_Text provided_:

###

Triana is a neighbourhood and administrative district on the west bank of the Guadalquivir River in the city of Seville, Spain. Like other neighborhoods that were historically separated from the main city, it was known as an arrabal. Triana is located on an almost-island between two branches of the Guadalquivir, narrowly linked to the mainland in the north. Two other districts are also usually included in this area, Los Remedios to the south and La Cartuja to the north.
Residents of Triana have traditionally been called trianeros; they identify strongly with the neighborhood and consider it different in character from the rest of Seville. Triana has a traditional pottery and tile industry, a vibrant flamenco culture, and its own festivals; it has played an important role in the development of Sevillan culture and tradition.
Legend holds that Triana was founded as a Roman colony by the emperor Trajan, who was born in the nearby city of Italica; the name "Triana" supposedly derived from the original denomination of Trajana. The name may be a combination of the Latin tri, meaning "three", and the Celtiberian ana, meaning "river", since the Guadalquivir river split into three branches nearby. Another hypothesis suggests that the derivation of "Triana" is from the Latin expression Trans amnem, meaning "those beyond the river".
The first settlements in the Triana area are dated from the Roman period. During Muslim rule the neighborhood developed around a castle built in the 10th century. Triana was the last defence of Seville from the west before the city-walls. It was strategically important because of its position between Seville proper and both the coast and the Aljarafe region of grainfields, vineyards, and olive orchards. The construction of a pontoon bridge (puente de barcas, literally, boat-bridge) joining Triana and Seville in 1171 during the reign of Caliph Abu Yaqub Yusuf greatly facilitated the development of the neighborhood. Because of Triana's strategic role in the defence of city, Ferdinand III of Castile destroyed the citadel (Castillo de Triana) and the bridge before taking Seville in 1248.
During Castile's rule, the castle of Triana became the first Christian church of the neighbourhood when it was made the seat of a fraternal society, the Order of Saint George, which changed its name to Castillo de San Jorge (Castle of Saint George). Later, in 1481, under the rule of the Catholic Monarchs, it was made the seat of the Spanish Inquisition until 1785. The current bridge, the Puente de Isabel II, a representative symbol of Triana, was built in 1854.
Since Triana is close to the Guadalquivir River, the neighbourhood was frequently devastated by flooding, as it had no levees to hold back the rising waters. During these periodic floods, the inhabitants had to take refuge at the Castillo de San Jorge and the Church of Santa Ana. The historically worst floods occurred in 1435, 1440, 1545, and 1554. The reconstruction of the Guadalquivir channel system during the second half of the 20th century finally eliminated this hazard.
Triana was traditionally populated by sailors and potters, construction workers and artisans, with many bull-fighters and Flamenco singers and dancers living in the neighbourhood as well. Triana was also home to a large population of Romani people, concentrated in the street called the Cava de los Gitanos (now the Pagés del Corro), but they were displaced during the redevelopment projects of the 1970s.

###

_Entries from a dataset_:
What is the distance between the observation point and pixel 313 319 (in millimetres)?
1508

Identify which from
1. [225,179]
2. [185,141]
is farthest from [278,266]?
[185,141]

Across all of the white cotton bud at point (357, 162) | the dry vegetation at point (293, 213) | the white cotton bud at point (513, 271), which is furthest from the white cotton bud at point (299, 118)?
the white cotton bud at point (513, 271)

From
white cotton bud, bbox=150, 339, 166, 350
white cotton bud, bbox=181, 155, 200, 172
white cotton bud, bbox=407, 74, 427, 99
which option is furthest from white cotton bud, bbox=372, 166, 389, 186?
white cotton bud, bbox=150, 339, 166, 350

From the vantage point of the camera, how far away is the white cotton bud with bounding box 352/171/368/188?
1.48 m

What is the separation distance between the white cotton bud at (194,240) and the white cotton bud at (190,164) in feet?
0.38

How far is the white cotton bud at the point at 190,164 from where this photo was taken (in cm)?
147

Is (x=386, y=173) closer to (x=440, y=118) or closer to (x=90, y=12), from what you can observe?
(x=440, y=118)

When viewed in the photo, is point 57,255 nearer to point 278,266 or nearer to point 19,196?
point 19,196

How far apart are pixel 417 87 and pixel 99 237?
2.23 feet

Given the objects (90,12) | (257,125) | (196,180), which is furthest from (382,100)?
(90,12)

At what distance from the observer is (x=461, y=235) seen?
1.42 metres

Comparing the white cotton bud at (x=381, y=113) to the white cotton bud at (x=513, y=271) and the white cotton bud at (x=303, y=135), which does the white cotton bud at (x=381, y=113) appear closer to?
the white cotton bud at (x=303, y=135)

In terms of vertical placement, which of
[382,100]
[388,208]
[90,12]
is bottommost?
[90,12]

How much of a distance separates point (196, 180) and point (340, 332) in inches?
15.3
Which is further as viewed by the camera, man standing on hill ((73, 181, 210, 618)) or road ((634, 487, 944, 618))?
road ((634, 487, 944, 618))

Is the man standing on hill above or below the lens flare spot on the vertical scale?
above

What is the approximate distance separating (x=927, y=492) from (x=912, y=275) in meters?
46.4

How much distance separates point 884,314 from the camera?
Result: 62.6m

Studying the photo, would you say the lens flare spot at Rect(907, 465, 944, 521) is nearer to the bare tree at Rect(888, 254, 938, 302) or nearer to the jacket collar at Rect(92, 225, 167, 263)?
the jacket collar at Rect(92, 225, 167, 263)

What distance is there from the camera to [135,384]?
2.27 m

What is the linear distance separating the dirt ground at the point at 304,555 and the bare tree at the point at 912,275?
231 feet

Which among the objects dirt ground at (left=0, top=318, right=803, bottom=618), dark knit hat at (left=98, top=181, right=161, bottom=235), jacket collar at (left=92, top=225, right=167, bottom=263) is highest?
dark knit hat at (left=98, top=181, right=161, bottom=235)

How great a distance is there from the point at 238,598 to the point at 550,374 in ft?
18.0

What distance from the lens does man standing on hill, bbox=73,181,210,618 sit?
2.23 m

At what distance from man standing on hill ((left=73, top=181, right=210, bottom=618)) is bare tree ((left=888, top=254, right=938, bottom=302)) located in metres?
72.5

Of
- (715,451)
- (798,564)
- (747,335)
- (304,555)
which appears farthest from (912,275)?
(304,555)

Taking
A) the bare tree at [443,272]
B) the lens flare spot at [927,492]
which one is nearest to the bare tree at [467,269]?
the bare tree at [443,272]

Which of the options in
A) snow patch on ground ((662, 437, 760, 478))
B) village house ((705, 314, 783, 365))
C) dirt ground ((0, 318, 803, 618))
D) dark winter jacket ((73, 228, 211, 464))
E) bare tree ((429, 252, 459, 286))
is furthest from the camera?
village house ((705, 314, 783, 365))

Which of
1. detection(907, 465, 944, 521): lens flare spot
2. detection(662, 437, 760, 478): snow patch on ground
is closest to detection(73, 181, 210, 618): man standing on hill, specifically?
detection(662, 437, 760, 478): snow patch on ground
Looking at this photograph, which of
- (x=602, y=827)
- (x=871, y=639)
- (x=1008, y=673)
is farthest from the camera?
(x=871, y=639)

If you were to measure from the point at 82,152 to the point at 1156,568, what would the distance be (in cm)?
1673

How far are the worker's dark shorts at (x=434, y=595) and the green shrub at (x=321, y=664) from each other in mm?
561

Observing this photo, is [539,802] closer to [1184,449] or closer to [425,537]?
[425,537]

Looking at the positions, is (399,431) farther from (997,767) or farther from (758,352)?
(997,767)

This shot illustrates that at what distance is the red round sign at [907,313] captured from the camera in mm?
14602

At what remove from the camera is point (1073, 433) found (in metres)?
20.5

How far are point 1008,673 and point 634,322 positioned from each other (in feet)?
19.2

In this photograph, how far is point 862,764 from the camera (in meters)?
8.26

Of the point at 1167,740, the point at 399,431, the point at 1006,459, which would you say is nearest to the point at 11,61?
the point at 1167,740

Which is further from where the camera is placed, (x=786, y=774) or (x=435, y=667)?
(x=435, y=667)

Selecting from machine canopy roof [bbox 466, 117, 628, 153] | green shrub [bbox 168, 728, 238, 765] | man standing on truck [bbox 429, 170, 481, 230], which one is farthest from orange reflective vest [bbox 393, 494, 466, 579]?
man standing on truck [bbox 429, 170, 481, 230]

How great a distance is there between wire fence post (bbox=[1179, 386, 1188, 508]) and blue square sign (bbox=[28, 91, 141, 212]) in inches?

###

_Short exercise 1_: According to the text about Triana, in what year was the Puente de Isabel II built?
_Short exercise 2_: Transcribe the rows word for word, everything from the line containing "At what remove" down to the final line of the rows.

_Correct output 1_: 1854

_Correct output 2_:
At what remove from the camera is point (1073, 433) found (in metres)?
20.5

How far are point 1008,673 and point 634,322 positioned from each other (in feet)?
19.2

In this photograph, how far is point 862,764 from the camera (in meters)?
8.26

Of the point at 1167,740, the point at 399,431, the point at 1006,459, which would you say is nearest to the point at 11,61?
the point at 1167,740

Which is further from where the camera is placed, (x=786, y=774) or (x=435, y=667)?
(x=435, y=667)

Selecting from machine canopy roof [bbox 466, 117, 628, 153] | green shrub [bbox 168, 728, 238, 765] | man standing on truck [bbox 429, 170, 481, 230], which one is farthest from orange reflective vest [bbox 393, 494, 466, 579]?
man standing on truck [bbox 429, 170, 481, 230]

How great a distance is there between wire fence post (bbox=[1179, 386, 1188, 508]) and blue square sign (bbox=[28, 91, 141, 212]) in inches?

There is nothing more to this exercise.